Today, the Red River of the North has influenced the development of many communities along its banks. Its floodways, floodwalls, locks, dams, and bridges help make its waters more manageable. Many modern businesses have replaced the fur traders and early establishments that have flourished in the past. Tourism has also contributed to the economies of the area's towns and cities'. The Red River of the North is associated with many other activities such as fishing for Channel catfish. Lockport is the oldest settlement in Canada and boasts of good fishing and also is an important tourist destination. Ice fishing and snowmobiling are two winter sports that visitors enjoy. Summer is the best time to see its many historical monuments and buildings.
Habitat and Biodiversity
The Red River has slow-moving muddy water that is perfect for many fish species. Walleye salmon, lake sturgeon, goldeye, mooneye, muskellunge, and northern pike are aplenty. There are also fresh-water drum, sauger, bullheads, carp, and smallmouth bass among its fish population. Anglers can enjoy its trophy-sized channel catfish. Hunters also come for the fall hunting season. Whitetail deer, rabbits, furbearers, turkeys, doves, squirrels, pheasants, and waterfowl also roam both sides of the river. The nature enthusiast can also enjoy the many scenic areas of the Red River by canoe or kayak. Birdwatchers have hundreds of birds to observe and photograph in the area.
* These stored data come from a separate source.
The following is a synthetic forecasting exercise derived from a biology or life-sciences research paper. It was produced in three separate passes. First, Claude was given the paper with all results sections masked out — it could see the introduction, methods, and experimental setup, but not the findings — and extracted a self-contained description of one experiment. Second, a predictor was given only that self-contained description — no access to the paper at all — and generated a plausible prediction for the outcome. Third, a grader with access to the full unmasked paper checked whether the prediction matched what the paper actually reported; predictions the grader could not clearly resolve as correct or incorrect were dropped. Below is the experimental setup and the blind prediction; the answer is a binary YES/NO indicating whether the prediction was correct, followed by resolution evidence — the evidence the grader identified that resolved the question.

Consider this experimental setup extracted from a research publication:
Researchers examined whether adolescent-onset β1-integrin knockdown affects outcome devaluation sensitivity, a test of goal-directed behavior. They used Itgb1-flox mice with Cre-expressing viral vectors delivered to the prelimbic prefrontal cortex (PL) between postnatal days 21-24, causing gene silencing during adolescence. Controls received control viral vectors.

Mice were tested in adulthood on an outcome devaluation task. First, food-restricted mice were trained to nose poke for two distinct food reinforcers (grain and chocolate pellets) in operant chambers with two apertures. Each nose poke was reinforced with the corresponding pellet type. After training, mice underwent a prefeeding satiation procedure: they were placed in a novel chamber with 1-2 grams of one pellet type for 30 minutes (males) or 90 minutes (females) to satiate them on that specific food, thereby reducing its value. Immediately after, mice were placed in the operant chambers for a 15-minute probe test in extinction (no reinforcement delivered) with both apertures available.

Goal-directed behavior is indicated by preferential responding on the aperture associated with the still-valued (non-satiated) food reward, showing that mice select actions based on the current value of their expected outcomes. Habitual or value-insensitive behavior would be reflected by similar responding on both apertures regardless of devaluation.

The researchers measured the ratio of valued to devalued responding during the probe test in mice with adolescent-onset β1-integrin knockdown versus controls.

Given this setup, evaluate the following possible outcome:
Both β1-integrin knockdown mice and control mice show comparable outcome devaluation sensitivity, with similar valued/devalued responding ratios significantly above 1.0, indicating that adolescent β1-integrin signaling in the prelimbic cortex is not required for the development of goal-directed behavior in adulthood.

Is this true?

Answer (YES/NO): NO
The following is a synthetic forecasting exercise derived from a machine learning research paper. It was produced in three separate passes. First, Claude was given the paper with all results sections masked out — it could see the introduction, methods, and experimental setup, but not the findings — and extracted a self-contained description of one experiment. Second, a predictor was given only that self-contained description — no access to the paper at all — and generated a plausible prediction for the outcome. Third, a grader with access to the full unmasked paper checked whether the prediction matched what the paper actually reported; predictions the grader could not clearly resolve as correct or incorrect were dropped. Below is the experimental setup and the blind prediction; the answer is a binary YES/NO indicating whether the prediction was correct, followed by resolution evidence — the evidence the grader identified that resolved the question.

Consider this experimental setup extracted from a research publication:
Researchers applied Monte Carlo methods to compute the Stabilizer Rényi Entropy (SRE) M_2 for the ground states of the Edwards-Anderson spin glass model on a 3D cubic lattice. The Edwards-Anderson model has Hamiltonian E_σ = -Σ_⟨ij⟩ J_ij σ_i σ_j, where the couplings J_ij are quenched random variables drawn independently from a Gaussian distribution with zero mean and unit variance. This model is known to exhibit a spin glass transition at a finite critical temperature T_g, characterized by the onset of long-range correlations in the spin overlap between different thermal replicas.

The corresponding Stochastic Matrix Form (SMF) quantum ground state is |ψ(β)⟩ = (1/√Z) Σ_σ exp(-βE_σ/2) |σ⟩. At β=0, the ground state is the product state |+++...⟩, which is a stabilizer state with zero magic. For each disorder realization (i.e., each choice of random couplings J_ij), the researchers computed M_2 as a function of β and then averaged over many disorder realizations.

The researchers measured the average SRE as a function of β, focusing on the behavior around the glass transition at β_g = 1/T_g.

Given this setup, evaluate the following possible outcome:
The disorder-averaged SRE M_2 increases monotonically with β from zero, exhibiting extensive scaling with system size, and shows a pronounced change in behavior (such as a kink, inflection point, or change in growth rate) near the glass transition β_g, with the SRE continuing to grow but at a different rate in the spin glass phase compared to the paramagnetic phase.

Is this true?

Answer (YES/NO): NO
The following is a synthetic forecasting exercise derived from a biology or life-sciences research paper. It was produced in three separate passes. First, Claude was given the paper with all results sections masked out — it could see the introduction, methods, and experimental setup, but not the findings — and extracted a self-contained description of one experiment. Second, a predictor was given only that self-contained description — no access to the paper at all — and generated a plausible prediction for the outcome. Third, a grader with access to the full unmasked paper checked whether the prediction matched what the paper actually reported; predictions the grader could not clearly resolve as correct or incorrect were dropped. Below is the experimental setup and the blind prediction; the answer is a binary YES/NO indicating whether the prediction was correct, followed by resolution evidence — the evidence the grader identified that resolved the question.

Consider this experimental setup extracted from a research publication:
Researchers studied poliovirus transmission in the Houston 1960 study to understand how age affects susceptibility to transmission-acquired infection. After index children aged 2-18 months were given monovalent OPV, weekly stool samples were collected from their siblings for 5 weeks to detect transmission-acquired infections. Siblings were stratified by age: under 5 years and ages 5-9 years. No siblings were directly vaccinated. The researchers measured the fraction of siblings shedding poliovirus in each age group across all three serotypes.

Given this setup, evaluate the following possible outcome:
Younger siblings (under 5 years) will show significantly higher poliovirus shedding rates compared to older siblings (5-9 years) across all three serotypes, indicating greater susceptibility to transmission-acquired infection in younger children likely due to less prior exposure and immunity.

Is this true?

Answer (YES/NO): YES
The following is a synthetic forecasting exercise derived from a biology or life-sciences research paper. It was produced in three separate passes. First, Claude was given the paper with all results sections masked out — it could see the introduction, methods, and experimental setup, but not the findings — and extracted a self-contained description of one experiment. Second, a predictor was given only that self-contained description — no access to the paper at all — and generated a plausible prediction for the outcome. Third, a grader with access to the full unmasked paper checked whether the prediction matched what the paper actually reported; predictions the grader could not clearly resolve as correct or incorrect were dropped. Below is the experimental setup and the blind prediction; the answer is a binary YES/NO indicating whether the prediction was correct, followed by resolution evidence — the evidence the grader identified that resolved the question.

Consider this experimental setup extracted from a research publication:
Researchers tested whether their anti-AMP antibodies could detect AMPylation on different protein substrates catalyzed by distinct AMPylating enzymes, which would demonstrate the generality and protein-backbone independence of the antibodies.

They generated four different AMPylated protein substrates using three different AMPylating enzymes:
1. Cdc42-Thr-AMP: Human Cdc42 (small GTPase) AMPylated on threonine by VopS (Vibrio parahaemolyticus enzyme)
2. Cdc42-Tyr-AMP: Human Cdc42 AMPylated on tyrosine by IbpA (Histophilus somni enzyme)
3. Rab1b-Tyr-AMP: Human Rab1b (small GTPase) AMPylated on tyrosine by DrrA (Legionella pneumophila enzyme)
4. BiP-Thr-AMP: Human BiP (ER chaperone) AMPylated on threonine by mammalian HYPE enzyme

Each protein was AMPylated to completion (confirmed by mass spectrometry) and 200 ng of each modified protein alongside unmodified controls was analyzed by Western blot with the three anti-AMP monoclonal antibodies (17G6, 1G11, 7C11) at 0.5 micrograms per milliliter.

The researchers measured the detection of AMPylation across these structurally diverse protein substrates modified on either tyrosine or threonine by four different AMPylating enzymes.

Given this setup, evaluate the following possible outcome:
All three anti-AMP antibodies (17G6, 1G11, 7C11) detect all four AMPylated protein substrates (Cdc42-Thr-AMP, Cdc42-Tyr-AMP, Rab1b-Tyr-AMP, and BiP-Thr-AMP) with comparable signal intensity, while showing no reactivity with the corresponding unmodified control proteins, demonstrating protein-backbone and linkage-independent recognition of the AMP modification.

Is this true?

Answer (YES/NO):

Environmental Threats and Territorial Disputes
Spring and summer flooding has become a serious problem with the communities settled along the Red River of the North. Several cities have built floodways and floodwalls to redirect the huge annual floods that have inundated and damaged properties. A dam has also been built but obviously, these measures are not enough to stop the floods. The primary cause of the floodings is the draining and destruction of the wetlands that used to absorb up the flood waters. Agricultural lands have replaced these wetlands. The total damage of the 1997 flood reached $3.5 billion USD. It is not only the massive flooding events that are the concern of the communities in the Red River area but also the smaller floods that occur every year. These floods have caused damages amounting to $195 million USD as well.